● Job 1
Reproduce the legal opinion excerpt below word for word, in full.

● Reading text

Touchstone Funds Group Trust
Page 2
April 1, 2010



      Our opinion, as set forth herein, is limited to the federal laws of the
United States of America and the laws of the State of Delaware that, in our
experience, generally are applicable to the issuance of shares by entities such
as the Trust.

      The Reorganization Agreement described in the Registration Statement was
approved on February 18, 2010, by the Trust's Board of Trustees.

      On the basis of and subject to the foregoing, we are of the opinion that:

      1. Upon the satisfaction of the conditions contained in the Reorganization
Agreement, the Shares that the Fund issues pursuant to the Reorganization
Agreement will be duly and validly issued, fully paid and non-assessable; and

      2. The Shares have been duly authorized for issuance by the Trust.

● Job 2
Show every line of the listing below that contains the word "black".

● Task inputs
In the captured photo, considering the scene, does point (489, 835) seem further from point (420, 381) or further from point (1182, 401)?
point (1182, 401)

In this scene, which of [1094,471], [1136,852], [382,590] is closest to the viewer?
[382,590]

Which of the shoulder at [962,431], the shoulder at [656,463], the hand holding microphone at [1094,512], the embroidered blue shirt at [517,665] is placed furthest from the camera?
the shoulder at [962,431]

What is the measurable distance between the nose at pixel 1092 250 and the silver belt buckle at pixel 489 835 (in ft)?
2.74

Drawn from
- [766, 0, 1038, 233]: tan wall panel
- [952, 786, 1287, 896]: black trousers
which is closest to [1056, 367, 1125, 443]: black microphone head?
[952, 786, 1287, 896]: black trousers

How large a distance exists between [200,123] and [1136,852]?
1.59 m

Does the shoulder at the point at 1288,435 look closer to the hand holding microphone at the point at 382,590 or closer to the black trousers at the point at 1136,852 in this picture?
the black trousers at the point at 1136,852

--

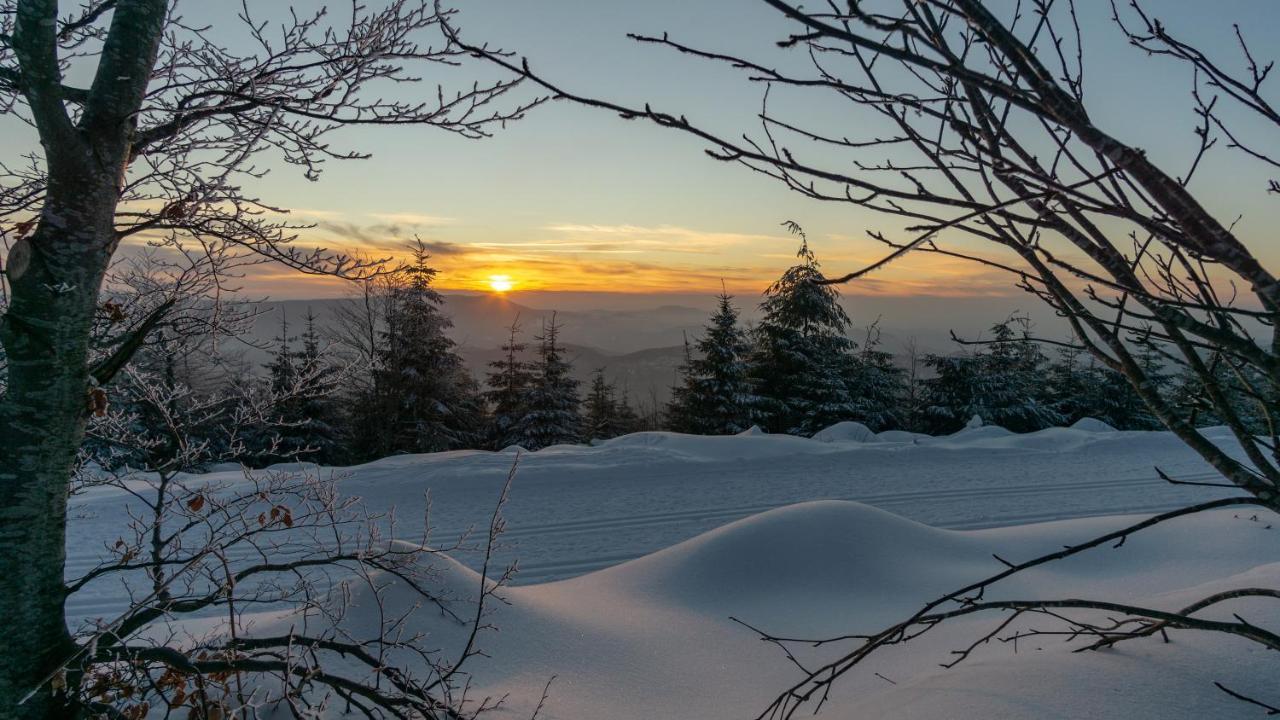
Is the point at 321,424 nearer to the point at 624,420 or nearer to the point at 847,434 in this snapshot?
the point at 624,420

● Expected answer 1
Touchstone Funds Group Trust
Page 2
April 1, 2010



      Our opinion, as set forth herein, is limited to the federal laws of the
United States of America and the laws of the State of Delaware that, in our
experience, generally are applicable to the issuance of shares by entities such
as the Trust.

      The Reorganization Agreement described in the Registration Statement was
approved on February 18, 2010, by the Trust's Board of Trustees.

      On the basis of and subject to the foregoing, we are of the opinion that:

      1. Upon the satisfaction of the conditions contained in the Reorganization
Agreement, the Shares that the Fund issues pursuant to the Reorganization
Agreement will be duly and validly issued, fully paid and non-assessable; and

      2. The Shares have been duly authorized for issuance by the Trust.

● Expected answer 2
- [952, 786, 1287, 896]: black trousers
which is closest to [1056, 367, 1125, 443]: black microphone head?
[952, 786, 1287, 896]: black trousers
Does the shoulder at the point at 1288,435 look closer to the hand holding microphone at the point at 382,590 or closer to the black trousers at the point at 1136,852 in this picture?
the black trousers at the point at 1136,852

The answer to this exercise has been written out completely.